Regulation of anterior-posterior axis patterning and convergent extension by aquaporin-3b during xenopus gastrulation.

Abstract

Convergent extension (CE) is a key morphogenetic process during gastrulation that drives anterior-posterior axis elongation through coordinated cell behaviors and signaling pathways, including noncanonical Wnt signaling. Our studies have revealed that the aquaglyceroporin aqp3b (aqp3L) gene plays a role in Xenopus gastrulation. Using morpholino oligonucleotides to inhibit aqp3b translation, we observed CE defects in Keller explants, which were rescued by Dvl, PKC and RhoA, but not Rac1 or Cdc42, implicating Aqp3b in noncanonical Wnt signaling. Rac1 and Cdc42 have been shown to promote cell migration in dorsal mesoderm cells. Their failure to rescue the absence of aqp3b suggested that Aqp3b may not promote active cell migration. Inhibition of aqp3b also impaired PKC localization to the cell membrane in animal caps. Other studies have shown that PKC can activate Cdc42 downstream of Dvl-independent Wnt/Ca2+ signaling, which promotes CE. Since PKC, but not Cdc42 rescued aqp3b morphants, Aqp3b may instead act upstream of Dsh-dependent PKC activation. Dorsal mesodermal cells in Xenopus embryos during gastrulation exhibit two distinct cell behavior patterns: convergent extension and cell migration in activin-treated animal caps. Aqp3b promotes tissue elongation: a hallmark for CE, while inhibition reduces elongation. A consequence of aqp3b misexpression revealed the downregulation of anterior markers (goosecoid, otx2, noggin) and upregulation of posterior markers (Xbra, hoxB9).

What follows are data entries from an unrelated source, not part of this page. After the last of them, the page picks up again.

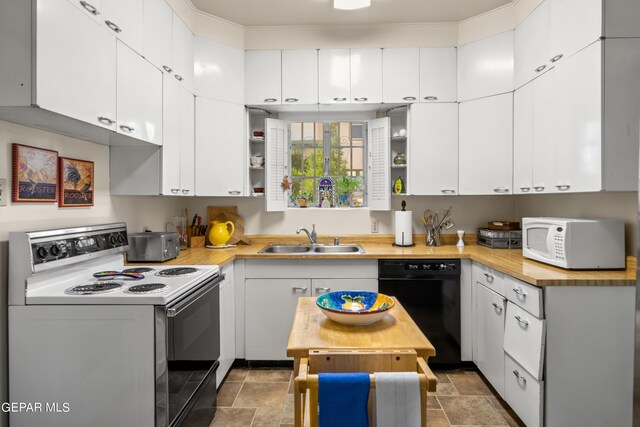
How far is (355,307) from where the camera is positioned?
1.62 metres

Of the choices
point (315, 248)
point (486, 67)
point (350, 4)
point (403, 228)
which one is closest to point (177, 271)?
point (315, 248)

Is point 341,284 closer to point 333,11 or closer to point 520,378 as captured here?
point 520,378

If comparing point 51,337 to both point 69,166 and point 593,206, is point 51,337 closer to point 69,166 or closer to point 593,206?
point 69,166

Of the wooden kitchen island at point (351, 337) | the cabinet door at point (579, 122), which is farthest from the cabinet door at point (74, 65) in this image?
the cabinet door at point (579, 122)

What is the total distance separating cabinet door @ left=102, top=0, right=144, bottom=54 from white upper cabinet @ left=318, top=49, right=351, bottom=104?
151 cm

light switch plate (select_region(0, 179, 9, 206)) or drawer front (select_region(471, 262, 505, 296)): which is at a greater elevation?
light switch plate (select_region(0, 179, 9, 206))

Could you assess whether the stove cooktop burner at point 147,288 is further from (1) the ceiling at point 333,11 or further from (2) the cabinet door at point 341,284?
(1) the ceiling at point 333,11

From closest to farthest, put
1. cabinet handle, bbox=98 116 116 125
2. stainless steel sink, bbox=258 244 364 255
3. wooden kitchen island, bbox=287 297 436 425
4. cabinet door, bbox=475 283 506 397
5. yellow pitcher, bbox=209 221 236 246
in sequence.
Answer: wooden kitchen island, bbox=287 297 436 425
cabinet handle, bbox=98 116 116 125
cabinet door, bbox=475 283 506 397
yellow pitcher, bbox=209 221 236 246
stainless steel sink, bbox=258 244 364 255

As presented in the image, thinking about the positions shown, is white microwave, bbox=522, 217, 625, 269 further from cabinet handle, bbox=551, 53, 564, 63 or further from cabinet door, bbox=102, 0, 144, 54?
cabinet door, bbox=102, 0, 144, 54

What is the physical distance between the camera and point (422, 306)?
2.98 m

Anterior genes promote cell migration rather than CE. Thus, these data are consistent with the rescue experiments and suggest that Aqp3b may inhibit active migration of posterior dorsal mesoderm cells. Finally, aqp3b induced FGF2 and eFGF expression in activin-treated animal caps. Studies have shown activation of Xbra and other posterior genes by FGF signaling. Thus, Aqp3b may modulate the FGF/Xbra signaling in promoting convergent extension. These findings suggest that Aqp3b may promote CE by antagonizing cell migration.